Of course, it wouldn’t be a proper geeky hotel without a mistake which visitors could pick up upon. In this case it’s that the numbering system only corresponds with Dewey as far as the floor. So, for example, room 506 (or rather 500.006) is themed on astronomy when, technically speaking, it should be based around organizations and management. That’s because the room numbers actually signify the size of room rather than the content.
There are also a few liberties taken with the floors. With the lowest two floors of the hotel not available to guests, the 000, 100 and 200 categories are housed on floors 10 through 12. And “Computer science, information & general works” is rebranded simply as general knowledge.

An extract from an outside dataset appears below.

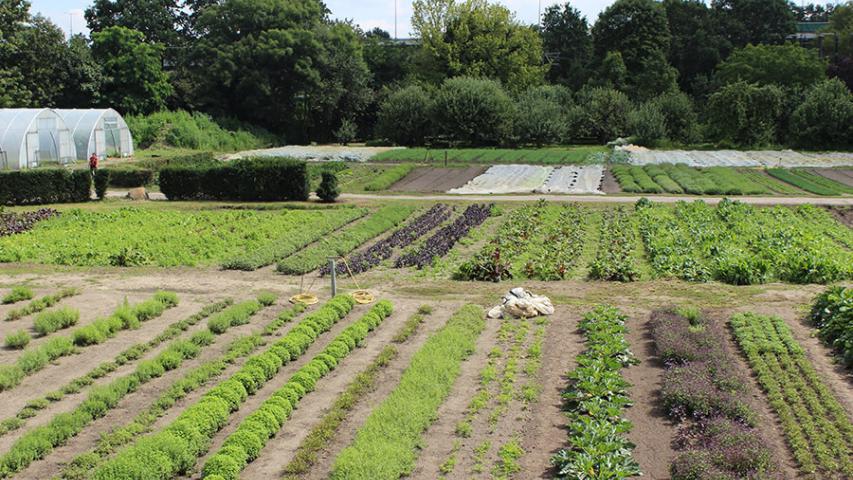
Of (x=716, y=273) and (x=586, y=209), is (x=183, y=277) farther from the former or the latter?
Answer: (x=586, y=209)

Space being tight in New York, these concessions are understandable. But I would love to see an eccentric billionaire take the concept to Vegas and open a hotel with a thousand rooms to cover the entire Dewey system. After all, who wouldn’t want to stay in rooms 369 (Miscellaneous kinds of associations), 628 (Sanitary & municipal engineering) or 636 (Animal husbandry)?

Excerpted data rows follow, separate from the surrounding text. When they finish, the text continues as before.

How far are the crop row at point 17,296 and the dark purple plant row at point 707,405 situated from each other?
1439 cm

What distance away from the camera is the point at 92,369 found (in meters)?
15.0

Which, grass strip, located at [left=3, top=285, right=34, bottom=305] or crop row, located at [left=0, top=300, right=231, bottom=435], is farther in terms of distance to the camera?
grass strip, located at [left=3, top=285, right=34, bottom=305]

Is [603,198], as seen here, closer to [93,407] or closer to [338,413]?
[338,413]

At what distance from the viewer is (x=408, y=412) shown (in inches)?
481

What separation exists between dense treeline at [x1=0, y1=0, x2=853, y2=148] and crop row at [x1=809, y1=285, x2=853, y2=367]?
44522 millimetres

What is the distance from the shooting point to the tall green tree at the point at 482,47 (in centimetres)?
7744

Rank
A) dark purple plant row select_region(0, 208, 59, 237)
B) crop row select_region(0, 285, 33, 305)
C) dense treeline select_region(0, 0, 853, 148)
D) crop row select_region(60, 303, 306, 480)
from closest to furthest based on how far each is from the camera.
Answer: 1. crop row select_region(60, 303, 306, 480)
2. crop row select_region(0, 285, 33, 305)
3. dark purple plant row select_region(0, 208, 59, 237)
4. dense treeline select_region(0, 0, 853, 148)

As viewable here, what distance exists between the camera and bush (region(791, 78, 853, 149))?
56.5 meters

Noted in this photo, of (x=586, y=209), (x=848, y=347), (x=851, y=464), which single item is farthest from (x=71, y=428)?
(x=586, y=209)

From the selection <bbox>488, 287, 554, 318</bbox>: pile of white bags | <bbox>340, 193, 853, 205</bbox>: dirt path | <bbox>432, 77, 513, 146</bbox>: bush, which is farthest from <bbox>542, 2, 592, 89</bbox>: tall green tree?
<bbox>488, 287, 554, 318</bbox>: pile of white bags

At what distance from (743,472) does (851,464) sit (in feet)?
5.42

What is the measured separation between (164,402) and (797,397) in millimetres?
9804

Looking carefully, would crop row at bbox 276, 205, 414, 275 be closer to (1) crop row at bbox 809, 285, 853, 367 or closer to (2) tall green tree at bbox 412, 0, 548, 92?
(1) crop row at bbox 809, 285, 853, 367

If you do get tired of books, the rooms also contain a DVD player and movies taken from the American Film Institute’s choice of the 100 greatest moves of the 20th century. And if for some strange reason you should feel the need to leave the hotel, the New York Public Library is only a couple of blocks away.
Oh, and if you were wondering, the most requested room at the hotel is 800.001 which, in this case, houses erotic fiction.